Faz uns vinte anos mais ou menos que as coisas começaram a tomar outro rumo e os pedagogos deixaram de ser gestores das escolas, embora continuem a implementar o planejamento e decisões para a área pedagógica. Escola é hoje,um negócio como outro qualquer – tem clientes e vende um produto. Algumas escolas à moda antiga sobrevivem pela teimosia de alguns “velhos” educadores que já começam a perceber que precisam fazer algumas concessões ao novo.
Como em todo negócio, as escolas, algumas pertencendo a grandes grupos empresariais, inclusive internacionais, mais que nunca precisam desenvolver estratégias de marketing para captar clientes, além, claro, de trabalharem para ocupar um lugar de destaque no ranking de desempenho das escolas. Mas os clientes estão cada vez mais bem informados e exigentes. Então não basta fazer um bom trabalho, é preciso alçar voos mais ousados para transmitir velhos e necessários conteúdos usando recursos que os tornem mais atraentes. E assim surgem as inovações. E muitas ofertas de atividades que possam fazer a diferença em um mercado cada vez mais consciente e ciente do que deseja. A competição é grande e acirrada como o é em todo negócio. Natural que assim seja.

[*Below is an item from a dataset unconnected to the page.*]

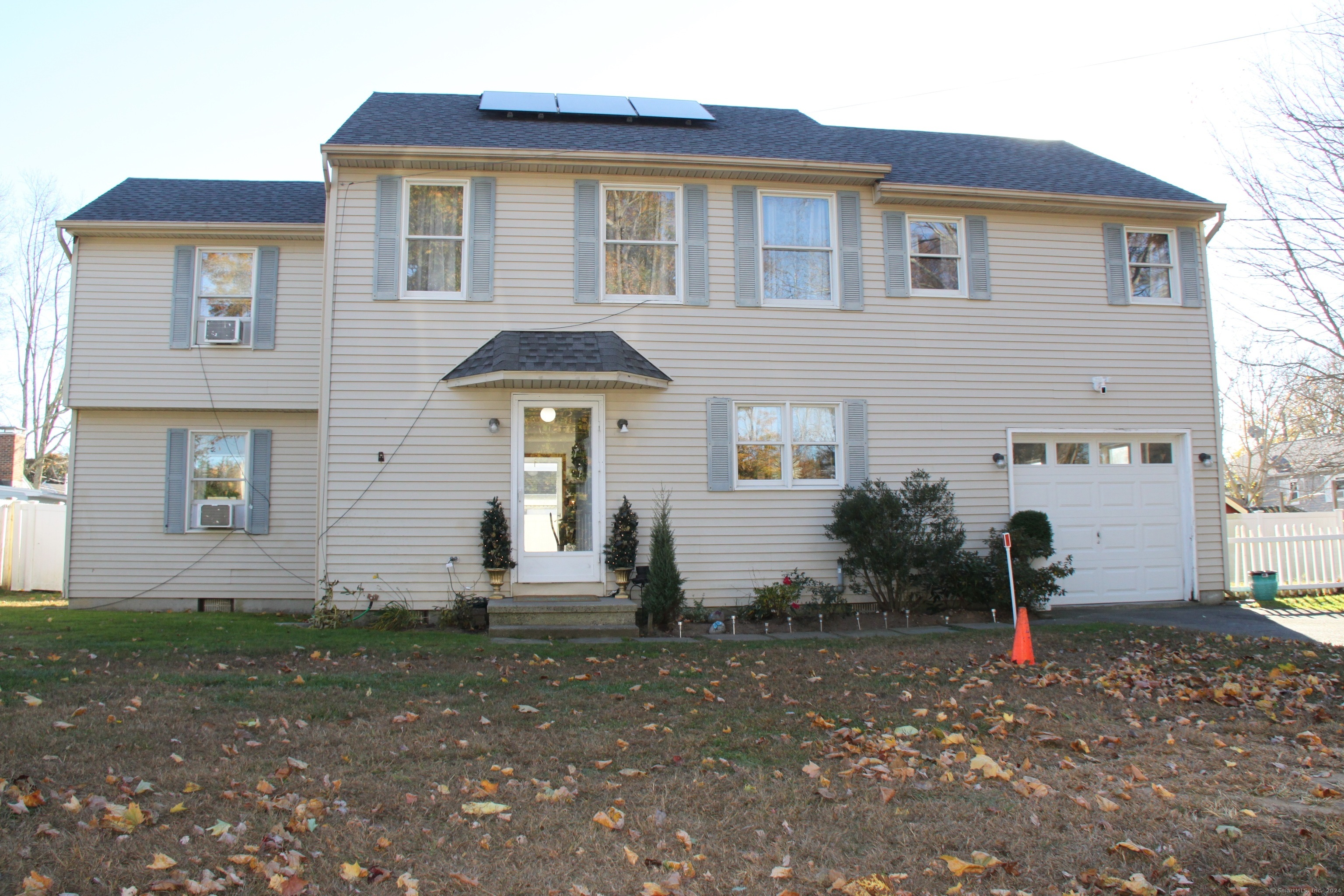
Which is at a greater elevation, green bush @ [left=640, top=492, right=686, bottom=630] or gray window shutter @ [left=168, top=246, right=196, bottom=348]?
gray window shutter @ [left=168, top=246, right=196, bottom=348]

Como consequência percebe-se uma invasão de termos novos e propostas arrojadas no setor. A maioria em inglês. E-learning, play based learning, blended learning, educação maker, peer to peer, project based learning, problem based learning… O professor de hoje precisa estar atualizado, precisa de autorreciclagem, enfronhar-se em novos recursos, rever sua prática, renovar-se para não se sentir alijado da modernidade. Não se trata de modismo passageiro – a tecnologia é uma realidade e os avanços ocorrem em alta velocidade. As práticas pedagógicas têm sido revistas e repaginadas. Não há lugar para saudosismos. O bom professor terá sempre seu lugar. Mas, aqui, me refiro ao bom professor que, longe de se acomodar ou negar a importância das inovações tecnológicas que chegam à educação, assumem o seu papel, pesquisam, estudam, tornam-se aliados de tais inovações.

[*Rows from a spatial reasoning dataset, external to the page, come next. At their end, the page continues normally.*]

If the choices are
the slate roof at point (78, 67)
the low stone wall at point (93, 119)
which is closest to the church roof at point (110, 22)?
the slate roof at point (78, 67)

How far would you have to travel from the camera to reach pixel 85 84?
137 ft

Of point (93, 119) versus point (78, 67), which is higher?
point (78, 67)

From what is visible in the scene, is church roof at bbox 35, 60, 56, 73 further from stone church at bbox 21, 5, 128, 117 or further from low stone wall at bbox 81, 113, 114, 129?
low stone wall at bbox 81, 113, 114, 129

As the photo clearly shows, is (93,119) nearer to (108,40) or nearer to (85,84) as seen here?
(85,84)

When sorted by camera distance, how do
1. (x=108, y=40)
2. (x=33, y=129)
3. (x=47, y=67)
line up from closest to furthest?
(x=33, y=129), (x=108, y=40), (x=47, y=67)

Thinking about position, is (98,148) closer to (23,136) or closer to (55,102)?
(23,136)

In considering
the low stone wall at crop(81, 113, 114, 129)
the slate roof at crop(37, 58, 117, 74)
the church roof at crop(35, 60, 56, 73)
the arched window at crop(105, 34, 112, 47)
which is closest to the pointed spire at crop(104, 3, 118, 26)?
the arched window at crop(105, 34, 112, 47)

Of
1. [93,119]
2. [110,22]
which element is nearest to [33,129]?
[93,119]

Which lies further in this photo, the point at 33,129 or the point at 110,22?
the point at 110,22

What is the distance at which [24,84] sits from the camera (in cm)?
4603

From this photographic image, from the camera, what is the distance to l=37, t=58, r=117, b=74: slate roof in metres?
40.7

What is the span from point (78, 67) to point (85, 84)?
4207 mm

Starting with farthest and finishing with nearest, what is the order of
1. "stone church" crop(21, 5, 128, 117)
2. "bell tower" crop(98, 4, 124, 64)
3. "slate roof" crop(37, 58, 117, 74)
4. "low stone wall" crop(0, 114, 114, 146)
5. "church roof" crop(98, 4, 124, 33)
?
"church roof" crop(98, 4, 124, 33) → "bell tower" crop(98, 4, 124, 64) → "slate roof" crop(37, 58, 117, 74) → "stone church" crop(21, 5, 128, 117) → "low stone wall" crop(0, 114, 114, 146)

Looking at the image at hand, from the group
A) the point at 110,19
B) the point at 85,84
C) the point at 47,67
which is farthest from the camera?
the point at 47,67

Vamos lá! Tentarei descrever cada uma dessas novas estratégias em educação. Assim, a conversa dos pais com o pessoal das escolas pode ficar mais clara. E os professores que ainda não conhecem podem familiarizar-se com as novas propostas. Muitas são velhas conhecidas com roupagem nova.
Segue, então, um pequeno glossário para pais e professores.
1. Geek: é uma gíria inglesa que se refere especialmente aos fãs de tecnologia e de eletrônicos.
2. E-learning: é uma modalidade de ensino à distância utilizada para definir aprendizagem por meio de mídia eletrônica.
3. Play based learning: é o aprendizado através da brincadeira, num ambiente propício à aprendizagem porque estudos apontam que as crianças aprendem conceitos e desenvolvem melhor as atividades quando o fazem através da brincadeira. A brincadeira é ligada, no processo de desenvolvimento infantil, ao cognitivo.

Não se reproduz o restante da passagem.